--- Provided passage Enclosed Below ---
The role of the gut microbiome in health and disease has emerged as an area of major scientific and clinical importance in the past 10 years (Dave et al. 2012; Cénit et al. 2014). Gut microbial mutualisms, commensalisms, and pathogenic relationships play an important role in several fundamental and crucial processes such as host development (McFall‐Ngai et al. 2013), immune homeostasis (El Aidy et al. 2014), nutrient assimilation (Kau et al. 2011), vitamins synthesis, metabolizing bile acids, sterols in the host (O'Mahony et al. 2015), and diseases (e.g., obesity (Zhao 2013), diabetes (Qin et al. 2012), and cancer (Garrett 2015)) in humans and other animals. Given the acknowledged importance of gut microbiome in vertebrate nutrient and energy metabolism and reproduction (Comninos et al. 2014), it should be of great research and practical application values to analyze the core gut microbiota of wild bar‐headed geese (Kohl 2012).
--- End of Enclosed Provided passage ---
--- Stored data Enclosed Below ---
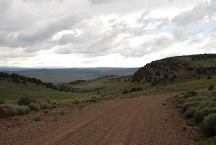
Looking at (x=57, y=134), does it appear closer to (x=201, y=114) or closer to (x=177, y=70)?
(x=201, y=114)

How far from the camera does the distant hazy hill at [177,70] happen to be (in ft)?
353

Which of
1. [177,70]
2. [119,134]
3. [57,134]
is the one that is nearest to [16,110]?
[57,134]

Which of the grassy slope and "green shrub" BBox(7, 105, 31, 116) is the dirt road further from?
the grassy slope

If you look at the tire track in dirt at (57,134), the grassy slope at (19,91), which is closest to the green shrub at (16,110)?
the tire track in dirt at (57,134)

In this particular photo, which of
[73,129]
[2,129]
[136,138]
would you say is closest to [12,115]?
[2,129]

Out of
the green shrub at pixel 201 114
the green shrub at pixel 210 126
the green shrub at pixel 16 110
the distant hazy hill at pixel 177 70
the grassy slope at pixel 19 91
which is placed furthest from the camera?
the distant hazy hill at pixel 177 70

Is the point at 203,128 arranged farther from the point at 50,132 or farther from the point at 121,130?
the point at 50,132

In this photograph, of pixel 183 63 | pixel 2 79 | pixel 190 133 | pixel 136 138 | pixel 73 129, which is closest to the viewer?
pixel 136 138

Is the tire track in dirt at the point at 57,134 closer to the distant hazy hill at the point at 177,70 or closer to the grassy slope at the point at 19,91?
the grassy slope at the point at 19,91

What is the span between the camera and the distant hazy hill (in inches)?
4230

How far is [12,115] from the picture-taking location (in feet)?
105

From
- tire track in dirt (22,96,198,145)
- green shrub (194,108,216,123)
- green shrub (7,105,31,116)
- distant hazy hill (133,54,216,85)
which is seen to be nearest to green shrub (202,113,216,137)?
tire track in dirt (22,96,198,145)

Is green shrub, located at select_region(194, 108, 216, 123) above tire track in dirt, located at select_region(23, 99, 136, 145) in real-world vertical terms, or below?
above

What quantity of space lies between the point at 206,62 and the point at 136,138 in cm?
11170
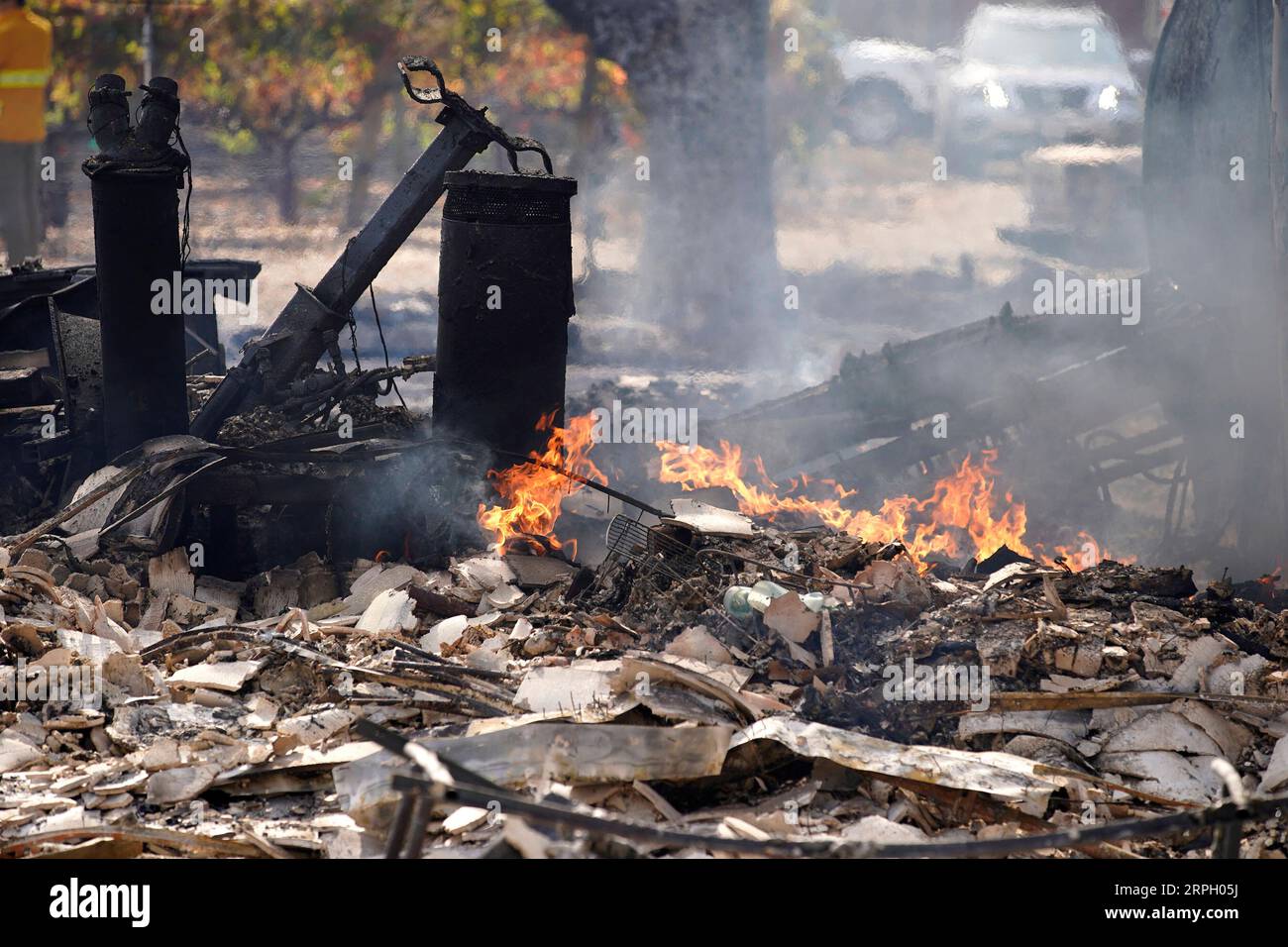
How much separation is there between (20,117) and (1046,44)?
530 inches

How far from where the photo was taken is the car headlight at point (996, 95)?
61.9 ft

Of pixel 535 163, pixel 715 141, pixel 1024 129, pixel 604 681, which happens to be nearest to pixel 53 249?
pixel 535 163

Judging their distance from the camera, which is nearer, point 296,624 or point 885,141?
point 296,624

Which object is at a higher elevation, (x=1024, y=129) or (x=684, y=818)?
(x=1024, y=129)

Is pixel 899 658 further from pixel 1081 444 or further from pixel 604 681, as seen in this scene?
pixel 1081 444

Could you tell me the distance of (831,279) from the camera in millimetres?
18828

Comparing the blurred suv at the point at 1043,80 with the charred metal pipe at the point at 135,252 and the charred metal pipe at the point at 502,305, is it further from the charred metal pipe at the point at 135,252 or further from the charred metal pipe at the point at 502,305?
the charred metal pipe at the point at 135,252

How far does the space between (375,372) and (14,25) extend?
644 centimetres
--- End of Enclosed Stored data ---
--- Stored data Enclosed Below ---
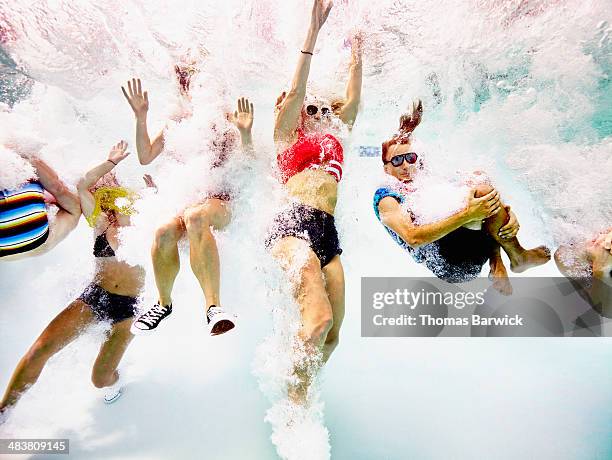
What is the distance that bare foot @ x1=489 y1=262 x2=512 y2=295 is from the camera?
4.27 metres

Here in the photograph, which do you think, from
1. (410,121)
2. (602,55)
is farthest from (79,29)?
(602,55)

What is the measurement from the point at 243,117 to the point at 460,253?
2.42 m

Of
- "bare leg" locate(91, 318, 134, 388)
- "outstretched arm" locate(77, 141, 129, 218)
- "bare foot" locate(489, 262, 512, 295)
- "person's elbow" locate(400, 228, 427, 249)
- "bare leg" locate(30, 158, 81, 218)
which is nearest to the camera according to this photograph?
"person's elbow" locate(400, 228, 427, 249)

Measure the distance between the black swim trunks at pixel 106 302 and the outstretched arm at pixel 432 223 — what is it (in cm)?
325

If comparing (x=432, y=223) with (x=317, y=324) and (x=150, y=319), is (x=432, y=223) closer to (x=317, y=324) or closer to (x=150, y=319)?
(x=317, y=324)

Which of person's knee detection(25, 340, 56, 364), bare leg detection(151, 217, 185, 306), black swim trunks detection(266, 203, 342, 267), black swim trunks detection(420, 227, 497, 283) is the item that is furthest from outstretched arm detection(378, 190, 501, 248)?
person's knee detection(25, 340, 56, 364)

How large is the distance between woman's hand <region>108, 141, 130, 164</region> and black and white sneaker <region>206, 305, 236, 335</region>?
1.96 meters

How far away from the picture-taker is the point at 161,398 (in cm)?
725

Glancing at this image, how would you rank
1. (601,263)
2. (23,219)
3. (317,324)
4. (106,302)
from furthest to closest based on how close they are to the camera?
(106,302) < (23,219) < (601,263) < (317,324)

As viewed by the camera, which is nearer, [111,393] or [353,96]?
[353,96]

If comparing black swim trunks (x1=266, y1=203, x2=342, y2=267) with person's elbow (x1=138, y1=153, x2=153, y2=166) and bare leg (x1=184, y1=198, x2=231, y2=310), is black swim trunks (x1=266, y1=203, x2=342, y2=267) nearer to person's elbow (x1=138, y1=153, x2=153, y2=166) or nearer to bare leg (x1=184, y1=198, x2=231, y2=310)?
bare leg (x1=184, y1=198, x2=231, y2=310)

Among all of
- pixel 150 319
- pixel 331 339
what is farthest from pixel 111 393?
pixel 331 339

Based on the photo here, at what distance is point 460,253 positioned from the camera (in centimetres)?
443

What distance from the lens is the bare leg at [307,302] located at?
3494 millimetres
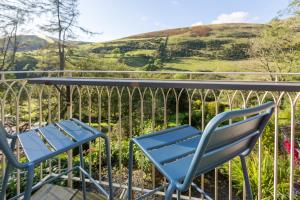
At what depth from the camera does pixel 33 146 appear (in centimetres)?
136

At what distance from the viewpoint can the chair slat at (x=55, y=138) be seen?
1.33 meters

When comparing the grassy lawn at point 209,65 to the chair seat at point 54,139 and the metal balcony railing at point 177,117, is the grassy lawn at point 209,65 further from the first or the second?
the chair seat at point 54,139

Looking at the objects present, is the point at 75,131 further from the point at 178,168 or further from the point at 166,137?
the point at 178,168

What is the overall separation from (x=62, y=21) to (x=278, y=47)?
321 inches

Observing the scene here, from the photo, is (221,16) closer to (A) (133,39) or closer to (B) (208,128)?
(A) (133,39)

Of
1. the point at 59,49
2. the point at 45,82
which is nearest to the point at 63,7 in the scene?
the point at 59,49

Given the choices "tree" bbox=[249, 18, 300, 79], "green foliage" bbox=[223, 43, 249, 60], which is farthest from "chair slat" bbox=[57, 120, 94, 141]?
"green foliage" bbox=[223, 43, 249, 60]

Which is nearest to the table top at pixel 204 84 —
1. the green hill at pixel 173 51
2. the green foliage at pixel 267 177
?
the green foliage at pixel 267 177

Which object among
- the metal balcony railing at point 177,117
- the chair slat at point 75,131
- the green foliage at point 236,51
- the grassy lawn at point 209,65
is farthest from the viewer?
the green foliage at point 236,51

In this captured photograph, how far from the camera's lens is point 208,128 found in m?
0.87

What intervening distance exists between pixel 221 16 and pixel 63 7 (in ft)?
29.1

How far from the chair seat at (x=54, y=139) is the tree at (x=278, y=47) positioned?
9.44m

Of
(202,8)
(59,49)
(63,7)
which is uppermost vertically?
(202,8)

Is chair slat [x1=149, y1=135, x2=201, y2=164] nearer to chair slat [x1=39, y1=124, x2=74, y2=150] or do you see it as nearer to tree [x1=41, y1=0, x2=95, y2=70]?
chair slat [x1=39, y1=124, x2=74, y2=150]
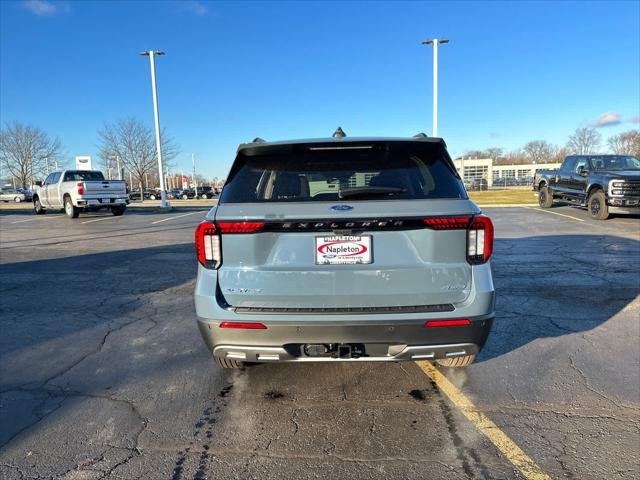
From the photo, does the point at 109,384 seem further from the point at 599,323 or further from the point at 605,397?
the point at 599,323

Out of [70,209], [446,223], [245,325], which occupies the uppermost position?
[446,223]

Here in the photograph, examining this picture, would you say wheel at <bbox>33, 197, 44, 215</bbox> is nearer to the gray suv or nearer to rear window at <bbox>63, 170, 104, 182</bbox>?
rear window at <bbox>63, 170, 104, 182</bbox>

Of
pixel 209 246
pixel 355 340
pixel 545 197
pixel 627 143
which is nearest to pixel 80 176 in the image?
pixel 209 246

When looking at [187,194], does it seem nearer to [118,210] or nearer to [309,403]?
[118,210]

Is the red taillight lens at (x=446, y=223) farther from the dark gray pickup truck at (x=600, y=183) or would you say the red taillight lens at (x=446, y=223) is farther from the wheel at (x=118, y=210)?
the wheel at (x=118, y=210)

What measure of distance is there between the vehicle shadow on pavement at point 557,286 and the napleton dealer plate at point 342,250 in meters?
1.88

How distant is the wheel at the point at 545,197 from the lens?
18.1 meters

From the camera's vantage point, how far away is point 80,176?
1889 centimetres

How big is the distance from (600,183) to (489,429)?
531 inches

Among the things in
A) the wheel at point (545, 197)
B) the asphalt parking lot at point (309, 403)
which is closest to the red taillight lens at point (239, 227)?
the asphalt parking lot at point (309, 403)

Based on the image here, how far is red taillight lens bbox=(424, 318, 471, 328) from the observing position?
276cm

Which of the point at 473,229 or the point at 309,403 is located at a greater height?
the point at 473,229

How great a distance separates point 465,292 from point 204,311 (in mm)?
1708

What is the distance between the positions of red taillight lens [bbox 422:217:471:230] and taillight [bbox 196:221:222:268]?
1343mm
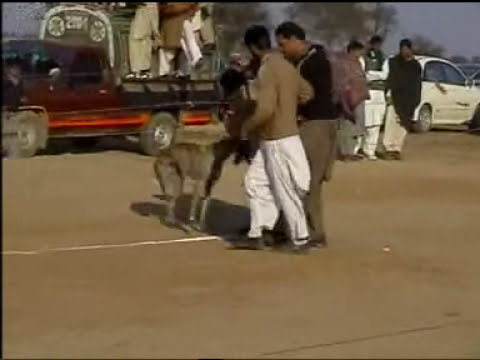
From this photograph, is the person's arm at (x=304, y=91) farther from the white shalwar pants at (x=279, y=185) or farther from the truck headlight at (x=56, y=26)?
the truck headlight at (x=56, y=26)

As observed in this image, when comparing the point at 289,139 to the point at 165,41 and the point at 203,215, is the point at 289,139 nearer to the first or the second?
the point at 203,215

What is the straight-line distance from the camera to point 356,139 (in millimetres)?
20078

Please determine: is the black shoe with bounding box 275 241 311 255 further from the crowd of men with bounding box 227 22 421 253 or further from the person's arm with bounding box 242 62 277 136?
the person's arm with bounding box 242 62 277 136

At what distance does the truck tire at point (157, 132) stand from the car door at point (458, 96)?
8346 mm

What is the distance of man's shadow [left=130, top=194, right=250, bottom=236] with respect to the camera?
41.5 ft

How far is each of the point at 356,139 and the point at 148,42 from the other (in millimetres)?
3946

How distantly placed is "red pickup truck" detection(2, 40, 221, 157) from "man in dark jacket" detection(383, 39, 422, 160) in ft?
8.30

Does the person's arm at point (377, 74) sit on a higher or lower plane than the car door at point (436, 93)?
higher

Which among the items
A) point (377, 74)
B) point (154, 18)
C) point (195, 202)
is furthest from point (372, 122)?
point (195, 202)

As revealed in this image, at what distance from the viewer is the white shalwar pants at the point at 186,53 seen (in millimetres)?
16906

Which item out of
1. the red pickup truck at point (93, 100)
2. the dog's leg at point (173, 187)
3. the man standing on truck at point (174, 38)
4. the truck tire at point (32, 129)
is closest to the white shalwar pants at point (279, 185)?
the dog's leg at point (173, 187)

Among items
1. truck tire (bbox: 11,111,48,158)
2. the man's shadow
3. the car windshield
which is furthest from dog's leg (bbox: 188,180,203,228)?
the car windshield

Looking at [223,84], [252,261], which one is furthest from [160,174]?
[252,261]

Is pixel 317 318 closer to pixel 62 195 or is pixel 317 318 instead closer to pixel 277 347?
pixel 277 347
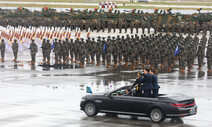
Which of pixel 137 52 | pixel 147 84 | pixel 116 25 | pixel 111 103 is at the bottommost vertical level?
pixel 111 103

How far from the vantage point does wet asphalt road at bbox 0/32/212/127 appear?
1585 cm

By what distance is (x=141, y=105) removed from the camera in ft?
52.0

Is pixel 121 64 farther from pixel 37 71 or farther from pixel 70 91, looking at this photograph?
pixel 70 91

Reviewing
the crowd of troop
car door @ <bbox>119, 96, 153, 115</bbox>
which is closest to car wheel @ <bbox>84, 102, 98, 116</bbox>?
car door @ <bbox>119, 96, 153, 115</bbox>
--- End of Enclosed Stored data ---
--- Stored data Enclosed Below ---
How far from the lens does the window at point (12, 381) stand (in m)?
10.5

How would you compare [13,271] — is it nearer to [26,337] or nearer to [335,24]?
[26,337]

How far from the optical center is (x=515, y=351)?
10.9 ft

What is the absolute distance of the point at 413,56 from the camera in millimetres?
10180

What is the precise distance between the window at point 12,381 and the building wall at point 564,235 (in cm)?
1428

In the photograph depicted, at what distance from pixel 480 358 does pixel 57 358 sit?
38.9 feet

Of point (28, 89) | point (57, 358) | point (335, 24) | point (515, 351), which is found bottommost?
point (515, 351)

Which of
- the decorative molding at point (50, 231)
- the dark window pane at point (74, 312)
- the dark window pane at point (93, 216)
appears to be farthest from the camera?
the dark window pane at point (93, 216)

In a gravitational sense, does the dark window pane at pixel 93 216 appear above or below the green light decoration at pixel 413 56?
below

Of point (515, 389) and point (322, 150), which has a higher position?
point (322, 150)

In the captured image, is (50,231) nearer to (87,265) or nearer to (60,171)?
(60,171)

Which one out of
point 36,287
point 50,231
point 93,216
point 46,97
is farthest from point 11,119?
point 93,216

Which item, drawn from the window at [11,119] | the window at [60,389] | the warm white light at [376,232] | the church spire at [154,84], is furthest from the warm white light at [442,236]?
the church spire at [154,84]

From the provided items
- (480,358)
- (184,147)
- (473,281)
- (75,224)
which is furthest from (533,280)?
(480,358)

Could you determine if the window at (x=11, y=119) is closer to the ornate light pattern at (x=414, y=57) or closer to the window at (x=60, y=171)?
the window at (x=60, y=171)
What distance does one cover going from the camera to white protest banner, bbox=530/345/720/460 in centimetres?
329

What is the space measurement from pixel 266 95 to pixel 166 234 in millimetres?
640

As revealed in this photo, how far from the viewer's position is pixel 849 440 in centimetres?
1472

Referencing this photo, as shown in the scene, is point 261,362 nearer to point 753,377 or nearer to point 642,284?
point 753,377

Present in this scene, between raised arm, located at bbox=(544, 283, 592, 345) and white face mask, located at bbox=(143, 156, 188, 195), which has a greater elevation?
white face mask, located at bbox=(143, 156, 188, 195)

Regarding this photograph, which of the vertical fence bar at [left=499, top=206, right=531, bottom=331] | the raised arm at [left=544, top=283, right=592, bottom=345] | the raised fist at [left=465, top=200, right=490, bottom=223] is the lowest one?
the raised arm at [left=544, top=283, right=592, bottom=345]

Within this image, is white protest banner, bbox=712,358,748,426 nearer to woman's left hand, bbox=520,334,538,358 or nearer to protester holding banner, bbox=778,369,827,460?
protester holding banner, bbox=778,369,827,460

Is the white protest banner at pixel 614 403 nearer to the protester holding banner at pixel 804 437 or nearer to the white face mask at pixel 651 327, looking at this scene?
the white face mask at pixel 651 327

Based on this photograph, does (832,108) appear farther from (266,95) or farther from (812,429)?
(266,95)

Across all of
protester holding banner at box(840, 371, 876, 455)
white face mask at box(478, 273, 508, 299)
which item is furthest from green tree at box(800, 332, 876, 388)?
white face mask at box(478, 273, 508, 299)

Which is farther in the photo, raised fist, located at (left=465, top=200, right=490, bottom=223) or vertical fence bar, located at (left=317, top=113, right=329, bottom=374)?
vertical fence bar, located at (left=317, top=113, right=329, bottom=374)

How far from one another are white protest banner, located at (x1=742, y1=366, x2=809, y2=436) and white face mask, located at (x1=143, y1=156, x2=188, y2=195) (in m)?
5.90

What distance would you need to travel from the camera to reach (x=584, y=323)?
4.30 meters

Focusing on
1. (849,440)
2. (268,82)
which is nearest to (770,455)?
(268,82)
--- End of Enclosed Stored data ---
**Exercise requirements:**
• a. Using the gut microbiome passage, decide whether each of the following statements agrees with it: (i) the gut microbiome has become an area of major scientific and clinical importance over the past 10 years; (ii) the passage cites Zhao 2013 in connection with diabetes; (iii) the passage proposes analyzing the core gut microbiota of domestic geese. For each, answer yes or no and quote the deciding words.
• b. In the gut microbiome passage, which source is cited for immune homeostasis?
• c. Carry the gut microbiome passage forward from its final sentence.

**Set of answers:**
• a.
(i) Yes: "has emerged as an area of major scientific and clinical importance in the past 10 years"
(ii) No: "diabetes (Qin et al. 2012)"
(iii) No: "to analyze the core gut microbiota of wild bar‐headed geese"

• b. El Aidy et al. 2014.

• c.
Among avians, gut microbiome research mainly focused on commercially farmed species such as chicken (Sergeant et al. 2014), turkey (Lu and Domingo 2008) and ostrich (Matsui et al. 2010). Only limited data are available about the gut microbiome of the wild birds such as parrots (Waite et al. 2012), South American folivorous hoatzins (Godoy‐Vitorino et al. 2012), penguins (Dewar et al. 2013), and New World vultures (Roggenbuck et al. 2014). Prior to this study, virtually nothing was known about the composition and structure of the gut microbiota related to the wild bar‐headed goose. In this article, 16S rRNA gene analysis was used to identify gut microbial community composition, and the fecal samples derived from different wintering flocks of bar‐headed geese in Tibet were compared to characterize the core gut microbes. This study represents the first census of gut microbes identified in various flocks of bar‐headed geese, with the ultimate goal to develop probiotics and enhance reproductive rate of this domesticated bird.

Materials and Methods

Ethics statement

The experiment complied with the Animal Management Rule of the National Health and Family Planning Commission, People's Republic of China (documentation 55, 2001), and fecal samples collection were approved by the Animal Care and Use Committee of the Chinese Academy of Sciences.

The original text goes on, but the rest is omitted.